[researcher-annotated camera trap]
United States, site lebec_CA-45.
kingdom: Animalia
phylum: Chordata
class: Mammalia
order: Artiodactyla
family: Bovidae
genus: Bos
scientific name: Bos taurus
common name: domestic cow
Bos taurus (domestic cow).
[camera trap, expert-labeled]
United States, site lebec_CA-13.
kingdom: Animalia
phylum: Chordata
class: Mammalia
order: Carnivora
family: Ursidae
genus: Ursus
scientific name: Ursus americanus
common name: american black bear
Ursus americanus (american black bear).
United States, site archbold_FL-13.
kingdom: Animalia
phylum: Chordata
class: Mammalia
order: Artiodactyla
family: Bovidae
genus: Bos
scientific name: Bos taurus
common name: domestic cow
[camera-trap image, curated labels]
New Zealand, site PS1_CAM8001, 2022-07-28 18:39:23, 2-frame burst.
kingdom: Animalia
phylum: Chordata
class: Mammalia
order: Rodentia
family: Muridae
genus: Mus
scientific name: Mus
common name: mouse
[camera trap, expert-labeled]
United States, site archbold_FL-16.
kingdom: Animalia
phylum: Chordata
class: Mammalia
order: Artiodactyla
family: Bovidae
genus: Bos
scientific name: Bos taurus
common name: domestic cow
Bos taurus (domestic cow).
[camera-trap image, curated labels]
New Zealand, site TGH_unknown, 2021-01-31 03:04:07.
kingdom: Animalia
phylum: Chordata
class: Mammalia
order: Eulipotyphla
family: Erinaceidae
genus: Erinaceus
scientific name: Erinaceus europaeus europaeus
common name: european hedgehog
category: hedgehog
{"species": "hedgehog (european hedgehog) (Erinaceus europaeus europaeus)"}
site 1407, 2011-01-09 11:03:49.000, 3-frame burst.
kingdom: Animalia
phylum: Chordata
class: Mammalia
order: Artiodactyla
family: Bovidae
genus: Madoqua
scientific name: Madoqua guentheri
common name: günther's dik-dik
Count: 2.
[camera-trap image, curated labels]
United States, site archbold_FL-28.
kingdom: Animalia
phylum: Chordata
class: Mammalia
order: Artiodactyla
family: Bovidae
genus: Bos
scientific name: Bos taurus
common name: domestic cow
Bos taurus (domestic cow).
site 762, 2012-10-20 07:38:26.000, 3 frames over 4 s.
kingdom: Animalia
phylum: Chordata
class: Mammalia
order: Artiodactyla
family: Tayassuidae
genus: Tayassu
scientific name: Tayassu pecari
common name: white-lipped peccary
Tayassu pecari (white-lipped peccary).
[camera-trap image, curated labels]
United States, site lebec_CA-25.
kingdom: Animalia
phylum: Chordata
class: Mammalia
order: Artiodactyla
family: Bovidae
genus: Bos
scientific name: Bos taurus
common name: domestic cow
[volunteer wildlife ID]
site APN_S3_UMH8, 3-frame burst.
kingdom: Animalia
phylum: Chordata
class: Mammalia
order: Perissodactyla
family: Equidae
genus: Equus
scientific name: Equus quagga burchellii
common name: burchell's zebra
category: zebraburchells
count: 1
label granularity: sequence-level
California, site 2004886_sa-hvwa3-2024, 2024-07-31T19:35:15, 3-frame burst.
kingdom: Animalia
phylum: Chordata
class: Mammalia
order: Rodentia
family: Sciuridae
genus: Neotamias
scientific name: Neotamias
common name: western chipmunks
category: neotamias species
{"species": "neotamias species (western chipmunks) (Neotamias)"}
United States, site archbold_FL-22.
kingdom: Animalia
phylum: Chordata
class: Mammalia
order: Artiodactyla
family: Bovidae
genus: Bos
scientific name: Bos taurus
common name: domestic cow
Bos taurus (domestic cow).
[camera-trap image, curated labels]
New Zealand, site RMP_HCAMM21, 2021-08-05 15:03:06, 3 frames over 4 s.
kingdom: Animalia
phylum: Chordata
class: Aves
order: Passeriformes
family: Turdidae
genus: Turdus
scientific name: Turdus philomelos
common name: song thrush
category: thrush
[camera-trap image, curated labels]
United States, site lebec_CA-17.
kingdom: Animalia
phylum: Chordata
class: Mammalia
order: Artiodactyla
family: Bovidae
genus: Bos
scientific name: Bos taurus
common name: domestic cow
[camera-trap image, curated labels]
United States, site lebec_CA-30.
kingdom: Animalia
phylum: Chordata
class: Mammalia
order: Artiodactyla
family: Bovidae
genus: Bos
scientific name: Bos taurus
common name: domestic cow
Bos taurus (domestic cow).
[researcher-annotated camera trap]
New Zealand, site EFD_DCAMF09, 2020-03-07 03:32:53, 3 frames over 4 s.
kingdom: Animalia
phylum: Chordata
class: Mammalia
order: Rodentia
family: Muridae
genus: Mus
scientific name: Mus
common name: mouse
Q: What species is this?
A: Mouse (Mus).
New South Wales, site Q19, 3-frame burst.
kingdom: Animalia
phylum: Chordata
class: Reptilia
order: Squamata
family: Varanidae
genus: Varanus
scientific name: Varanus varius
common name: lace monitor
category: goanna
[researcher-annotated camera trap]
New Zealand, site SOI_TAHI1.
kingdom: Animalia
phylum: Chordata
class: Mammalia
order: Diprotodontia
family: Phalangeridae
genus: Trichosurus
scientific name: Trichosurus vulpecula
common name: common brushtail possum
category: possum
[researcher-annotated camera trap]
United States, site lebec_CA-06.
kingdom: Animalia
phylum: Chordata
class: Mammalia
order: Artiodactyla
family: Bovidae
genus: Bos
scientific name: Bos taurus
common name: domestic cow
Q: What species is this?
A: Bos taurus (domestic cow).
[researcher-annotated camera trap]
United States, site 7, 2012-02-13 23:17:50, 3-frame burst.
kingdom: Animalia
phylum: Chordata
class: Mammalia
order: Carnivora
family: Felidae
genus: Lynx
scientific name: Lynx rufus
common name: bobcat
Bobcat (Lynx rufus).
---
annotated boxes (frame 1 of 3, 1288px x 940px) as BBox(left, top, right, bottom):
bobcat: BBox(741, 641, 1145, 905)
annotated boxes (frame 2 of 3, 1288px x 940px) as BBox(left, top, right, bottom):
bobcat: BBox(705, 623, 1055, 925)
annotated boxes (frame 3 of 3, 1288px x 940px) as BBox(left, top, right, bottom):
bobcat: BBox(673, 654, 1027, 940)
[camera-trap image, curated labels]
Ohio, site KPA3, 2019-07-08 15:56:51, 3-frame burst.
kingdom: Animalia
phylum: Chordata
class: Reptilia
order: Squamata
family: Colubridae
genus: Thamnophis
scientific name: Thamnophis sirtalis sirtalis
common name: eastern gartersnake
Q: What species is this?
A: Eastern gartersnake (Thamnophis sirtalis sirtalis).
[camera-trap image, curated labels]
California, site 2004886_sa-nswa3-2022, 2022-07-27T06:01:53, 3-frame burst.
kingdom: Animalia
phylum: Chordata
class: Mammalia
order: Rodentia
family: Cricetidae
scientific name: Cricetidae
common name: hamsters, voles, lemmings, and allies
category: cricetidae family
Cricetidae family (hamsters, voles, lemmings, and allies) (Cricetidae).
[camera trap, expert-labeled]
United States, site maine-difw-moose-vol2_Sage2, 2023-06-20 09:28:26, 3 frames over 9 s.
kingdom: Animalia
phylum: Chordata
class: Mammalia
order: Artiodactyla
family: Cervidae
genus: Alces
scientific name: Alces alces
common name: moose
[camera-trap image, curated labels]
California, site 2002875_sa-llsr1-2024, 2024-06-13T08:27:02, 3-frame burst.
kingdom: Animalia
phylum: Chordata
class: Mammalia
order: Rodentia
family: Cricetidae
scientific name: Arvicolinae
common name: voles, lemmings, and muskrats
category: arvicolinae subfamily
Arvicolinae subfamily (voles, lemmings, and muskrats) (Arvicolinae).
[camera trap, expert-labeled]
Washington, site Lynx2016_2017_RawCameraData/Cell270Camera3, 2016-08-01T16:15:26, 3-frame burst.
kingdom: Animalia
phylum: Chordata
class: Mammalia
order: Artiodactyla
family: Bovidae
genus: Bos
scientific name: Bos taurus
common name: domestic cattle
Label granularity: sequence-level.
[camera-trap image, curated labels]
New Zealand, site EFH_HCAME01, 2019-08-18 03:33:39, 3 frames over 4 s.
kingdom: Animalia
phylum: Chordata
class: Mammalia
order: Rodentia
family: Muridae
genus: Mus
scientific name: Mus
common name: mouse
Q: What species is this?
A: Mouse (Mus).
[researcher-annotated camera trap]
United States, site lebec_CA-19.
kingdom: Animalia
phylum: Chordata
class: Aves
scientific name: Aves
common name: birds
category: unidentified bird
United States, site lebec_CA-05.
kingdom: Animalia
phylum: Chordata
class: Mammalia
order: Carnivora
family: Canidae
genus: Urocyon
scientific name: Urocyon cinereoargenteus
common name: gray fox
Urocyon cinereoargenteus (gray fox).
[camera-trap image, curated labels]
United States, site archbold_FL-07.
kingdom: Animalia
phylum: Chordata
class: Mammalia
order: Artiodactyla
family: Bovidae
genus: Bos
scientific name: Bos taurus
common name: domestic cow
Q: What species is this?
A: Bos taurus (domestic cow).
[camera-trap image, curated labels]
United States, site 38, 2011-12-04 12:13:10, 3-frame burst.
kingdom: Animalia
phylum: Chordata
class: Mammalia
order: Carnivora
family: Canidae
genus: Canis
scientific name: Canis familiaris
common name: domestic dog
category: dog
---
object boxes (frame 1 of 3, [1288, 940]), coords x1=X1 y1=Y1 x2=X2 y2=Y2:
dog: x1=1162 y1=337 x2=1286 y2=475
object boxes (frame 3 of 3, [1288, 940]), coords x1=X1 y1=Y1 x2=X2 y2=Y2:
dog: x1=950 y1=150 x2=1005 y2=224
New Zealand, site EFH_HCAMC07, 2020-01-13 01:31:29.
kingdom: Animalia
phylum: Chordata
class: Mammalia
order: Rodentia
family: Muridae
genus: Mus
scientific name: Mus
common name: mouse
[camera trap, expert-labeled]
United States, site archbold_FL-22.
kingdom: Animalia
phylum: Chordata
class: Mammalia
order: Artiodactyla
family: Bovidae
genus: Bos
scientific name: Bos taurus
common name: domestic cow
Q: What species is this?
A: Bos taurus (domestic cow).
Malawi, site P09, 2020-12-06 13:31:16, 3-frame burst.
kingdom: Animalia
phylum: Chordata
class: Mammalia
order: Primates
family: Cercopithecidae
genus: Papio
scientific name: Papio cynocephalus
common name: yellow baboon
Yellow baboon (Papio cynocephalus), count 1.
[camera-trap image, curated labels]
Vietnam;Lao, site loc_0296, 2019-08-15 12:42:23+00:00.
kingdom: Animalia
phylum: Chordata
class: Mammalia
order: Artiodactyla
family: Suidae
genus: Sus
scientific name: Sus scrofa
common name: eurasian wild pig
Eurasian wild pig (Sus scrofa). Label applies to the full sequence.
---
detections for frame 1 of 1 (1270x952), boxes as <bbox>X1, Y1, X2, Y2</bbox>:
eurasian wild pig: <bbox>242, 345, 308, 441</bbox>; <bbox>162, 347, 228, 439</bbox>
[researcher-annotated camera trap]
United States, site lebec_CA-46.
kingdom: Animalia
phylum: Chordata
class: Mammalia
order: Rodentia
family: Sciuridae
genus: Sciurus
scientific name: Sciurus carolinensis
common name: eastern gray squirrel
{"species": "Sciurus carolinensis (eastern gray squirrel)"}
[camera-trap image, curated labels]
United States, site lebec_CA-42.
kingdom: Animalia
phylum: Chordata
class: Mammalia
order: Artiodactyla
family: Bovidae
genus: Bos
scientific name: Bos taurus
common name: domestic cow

* **EXERCISE INSTRUCTIONS**
Select and copy every line from the records that includes the word "moose".

* **ANSWER**
United States, site maine-difw-moose-vol2_Sage2, 2023-06-20 09:28:26, 3 frames over 9 s.
common name: moose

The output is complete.